[Records contained in a dataset]
-- Start --

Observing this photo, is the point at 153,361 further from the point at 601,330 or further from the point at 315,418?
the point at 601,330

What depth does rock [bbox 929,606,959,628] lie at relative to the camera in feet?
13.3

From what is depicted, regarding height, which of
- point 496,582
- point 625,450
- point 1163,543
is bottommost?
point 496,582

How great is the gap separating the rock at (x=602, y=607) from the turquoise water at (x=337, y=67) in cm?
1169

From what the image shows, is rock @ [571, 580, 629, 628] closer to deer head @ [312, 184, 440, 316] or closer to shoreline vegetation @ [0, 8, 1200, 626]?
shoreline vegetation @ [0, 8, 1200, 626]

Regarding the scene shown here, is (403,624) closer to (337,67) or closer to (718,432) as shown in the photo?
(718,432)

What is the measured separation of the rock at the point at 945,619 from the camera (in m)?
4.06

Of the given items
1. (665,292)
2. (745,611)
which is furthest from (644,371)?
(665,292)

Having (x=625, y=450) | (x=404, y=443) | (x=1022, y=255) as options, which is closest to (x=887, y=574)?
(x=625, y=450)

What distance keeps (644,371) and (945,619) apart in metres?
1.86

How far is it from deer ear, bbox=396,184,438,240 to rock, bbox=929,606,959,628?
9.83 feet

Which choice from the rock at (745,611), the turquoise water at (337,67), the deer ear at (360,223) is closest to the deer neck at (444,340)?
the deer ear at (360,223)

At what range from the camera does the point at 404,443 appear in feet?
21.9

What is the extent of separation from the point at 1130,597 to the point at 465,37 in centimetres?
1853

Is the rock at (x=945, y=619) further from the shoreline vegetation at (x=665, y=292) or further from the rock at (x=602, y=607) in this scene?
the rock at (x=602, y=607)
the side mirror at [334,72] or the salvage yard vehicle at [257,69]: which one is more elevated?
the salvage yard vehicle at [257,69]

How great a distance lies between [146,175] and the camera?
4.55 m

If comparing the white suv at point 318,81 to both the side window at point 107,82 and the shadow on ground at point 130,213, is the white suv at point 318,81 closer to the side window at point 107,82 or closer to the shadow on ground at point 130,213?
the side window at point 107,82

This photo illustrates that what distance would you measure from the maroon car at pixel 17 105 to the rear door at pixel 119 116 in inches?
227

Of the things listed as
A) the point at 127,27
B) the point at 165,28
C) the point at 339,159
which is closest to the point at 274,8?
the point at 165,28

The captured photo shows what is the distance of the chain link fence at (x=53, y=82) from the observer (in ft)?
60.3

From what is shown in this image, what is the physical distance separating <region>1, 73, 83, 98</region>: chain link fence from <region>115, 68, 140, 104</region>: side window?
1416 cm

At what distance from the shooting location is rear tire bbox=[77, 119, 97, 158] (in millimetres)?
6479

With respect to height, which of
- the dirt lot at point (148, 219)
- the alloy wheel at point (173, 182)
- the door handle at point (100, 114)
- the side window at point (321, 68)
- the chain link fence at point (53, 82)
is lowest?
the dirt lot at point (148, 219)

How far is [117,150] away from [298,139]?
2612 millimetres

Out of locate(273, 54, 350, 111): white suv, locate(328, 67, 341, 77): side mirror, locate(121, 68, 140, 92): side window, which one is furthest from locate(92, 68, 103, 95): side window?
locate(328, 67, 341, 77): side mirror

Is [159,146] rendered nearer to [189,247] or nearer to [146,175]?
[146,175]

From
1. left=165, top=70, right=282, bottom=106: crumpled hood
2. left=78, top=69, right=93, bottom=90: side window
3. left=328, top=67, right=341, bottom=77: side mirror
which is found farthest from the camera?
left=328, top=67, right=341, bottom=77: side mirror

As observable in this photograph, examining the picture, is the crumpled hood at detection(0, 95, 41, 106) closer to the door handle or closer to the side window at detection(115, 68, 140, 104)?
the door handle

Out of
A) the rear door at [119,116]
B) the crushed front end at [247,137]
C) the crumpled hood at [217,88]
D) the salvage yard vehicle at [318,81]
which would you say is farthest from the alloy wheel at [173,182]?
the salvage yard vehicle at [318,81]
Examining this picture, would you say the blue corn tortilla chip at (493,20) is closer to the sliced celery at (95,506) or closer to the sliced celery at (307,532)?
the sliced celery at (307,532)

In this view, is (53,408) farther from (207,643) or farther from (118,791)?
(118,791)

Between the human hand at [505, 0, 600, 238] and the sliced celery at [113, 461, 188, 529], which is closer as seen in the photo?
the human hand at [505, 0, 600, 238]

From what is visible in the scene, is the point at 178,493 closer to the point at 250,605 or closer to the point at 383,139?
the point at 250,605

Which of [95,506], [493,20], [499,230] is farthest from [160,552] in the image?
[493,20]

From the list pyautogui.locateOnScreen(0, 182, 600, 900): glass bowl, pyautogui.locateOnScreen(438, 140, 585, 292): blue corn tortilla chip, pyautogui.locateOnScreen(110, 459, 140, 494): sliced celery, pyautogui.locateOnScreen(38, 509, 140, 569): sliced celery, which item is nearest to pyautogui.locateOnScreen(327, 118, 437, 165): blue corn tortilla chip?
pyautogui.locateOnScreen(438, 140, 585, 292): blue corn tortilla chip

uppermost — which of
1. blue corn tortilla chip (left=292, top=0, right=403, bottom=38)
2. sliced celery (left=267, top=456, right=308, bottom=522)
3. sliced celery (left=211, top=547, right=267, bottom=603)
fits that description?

-- End --

◆ Direction ◆
Repeat the listing exactly, from its first line to its last.

◆ Written reply ◆
Observing this photo, is the point at 153,361 further from the point at 601,330 or further from the point at 315,418?
the point at 601,330

What depth does rock [bbox 929,606,959,628] lie at relative to the camera in feet?
13.3

From what is depicted, regarding height, which of
- point 496,582
- point 625,450
- point 1163,543
is bottommost?
point 496,582

How great is the gap separating the rock at (x=602, y=607) from the turquoise water at (x=337, y=67) in cm?
1169

From what the image shows, is rock @ [571, 580, 629, 628] closer to deer head @ [312, 184, 440, 316] or closer to shoreline vegetation @ [0, 8, 1200, 626]?
shoreline vegetation @ [0, 8, 1200, 626]

Regarding the scene shown here, is (403,624) closer to (337,67) or closer to (718,432) as shown in the photo?
(718,432)

What is the measured separation of the rock at the point at 945,619 from the camera (in m)?
4.06

Of the given items
1. (665,292)
2. (745,611)
which is furthest from (644,371)?
(665,292)

Having (x=625, y=450) | (x=404, y=443) | (x=1022, y=255) as options, which is closest to (x=887, y=574)?
(x=625, y=450)

What distance keeps (644,371) and (945,619) apart in metres?
1.86

How far is it from deer ear, bbox=396,184,438,240 to rock, bbox=929,606,959,628?
9.83 feet

Which choice from the rock at (745,611), the turquoise water at (337,67), the deer ear at (360,223) is closest to the deer neck at (444,340)?
the deer ear at (360,223)

At what range from the camera does the point at 404,443 appear in feet?
21.9

What is the extent of separation from the point at 1130,597 to the point at 465,37 in centimetres?
1853

Is the rock at (x=945, y=619) further from the shoreline vegetation at (x=665, y=292) or further from the rock at (x=602, y=607) in this scene?
the rock at (x=602, y=607)
the side mirror at [334,72] or the salvage yard vehicle at [257,69]: which one is more elevated?
the salvage yard vehicle at [257,69]

How great a distance lies between [146,175] and the camera?
4.55 m

If comparing the white suv at point 318,81 to both the side window at point 107,82 and the shadow on ground at point 130,213, is the white suv at point 318,81 closer to the side window at point 107,82 or closer to the shadow on ground at point 130,213?
the side window at point 107,82

This photo illustrates that what distance would you measure from the maroon car at pixel 17 105 to the rear door at pixel 119 116 in inches?
227

Of the things listed as
A) the point at 127,27
B) the point at 165,28
C) the point at 339,159
which is closest to the point at 274,8?
the point at 165,28

The captured photo shows what is the distance of the chain link fence at (x=53, y=82) from the observer (in ft)?
60.3

From what is shown in this image, what is the physical distance separating <region>1, 73, 83, 98</region>: chain link fence from <region>115, 68, 140, 104</region>: side window?
1416 cm

At what distance from the shooting location is rear tire bbox=[77, 119, 97, 158] (in millimetres)?
6479

With respect to height, which of
- the dirt lot at point (148, 219)
- the alloy wheel at point (173, 182)
- the door handle at point (100, 114)
- the side window at point (321, 68)
- the chain link fence at point (53, 82)
is lowest?
the dirt lot at point (148, 219)

How far is [117,150] away from [298,139]?
2612 millimetres

Out of locate(273, 54, 350, 111): white suv, locate(328, 67, 341, 77): side mirror, locate(121, 68, 140, 92): side window, which one is furthest from locate(92, 68, 103, 95): side window?
locate(328, 67, 341, 77): side mirror

Is [159,146] rendered nearer to [189,247] or nearer to [146,175]?
[146,175]

From
1. left=165, top=70, right=282, bottom=106: crumpled hood
2. left=78, top=69, right=93, bottom=90: side window
3. left=328, top=67, right=341, bottom=77: side mirror
which is found farthest from the camera?
left=328, top=67, right=341, bottom=77: side mirror

As observable in this photograph, examining the picture, is the crumpled hood at detection(0, 95, 41, 106) closer to the door handle or closer to the side window at detection(115, 68, 140, 104)?
the door handle

Out of
A) the rear door at [119,116]
B) the crushed front end at [247,137]
C) the crumpled hood at [217,88]
D) the salvage yard vehicle at [318,81]
which would you say is farthest from the alloy wheel at [173,182]?
the salvage yard vehicle at [318,81]
Examining this picture, would you say the blue corn tortilla chip at (493,20) is closer to the sliced celery at (95,506) or closer to the sliced celery at (307,532)?
the sliced celery at (307,532)

In this view, is (53,408) farther from (207,643) or farther from (118,791)?
(118,791)

Between the human hand at [505, 0, 600, 238] and the sliced celery at [113, 461, 188, 529], which is closer as seen in the photo?
the human hand at [505, 0, 600, 238]

From what is visible in the scene, is the point at 178,493 closer to the point at 250,605 or closer to the point at 383,139?
the point at 250,605

Which of [95,506], [493,20], [499,230] is farthest from [160,552] in the image?
[493,20]

From the list pyautogui.locateOnScreen(0, 182, 600, 900): glass bowl, pyautogui.locateOnScreen(438, 140, 585, 292): blue corn tortilla chip, pyautogui.locateOnScreen(110, 459, 140, 494): sliced celery, pyautogui.locateOnScreen(38, 509, 140, 569): sliced celery, which item is nearest to pyautogui.locateOnScreen(327, 118, 437, 165): blue corn tortilla chip?
pyautogui.locateOnScreen(438, 140, 585, 292): blue corn tortilla chip

uppermost — which of
1. blue corn tortilla chip (left=292, top=0, right=403, bottom=38)
2. sliced celery (left=267, top=456, right=308, bottom=522)
3. sliced celery (left=211, top=547, right=267, bottom=603)
fits that description?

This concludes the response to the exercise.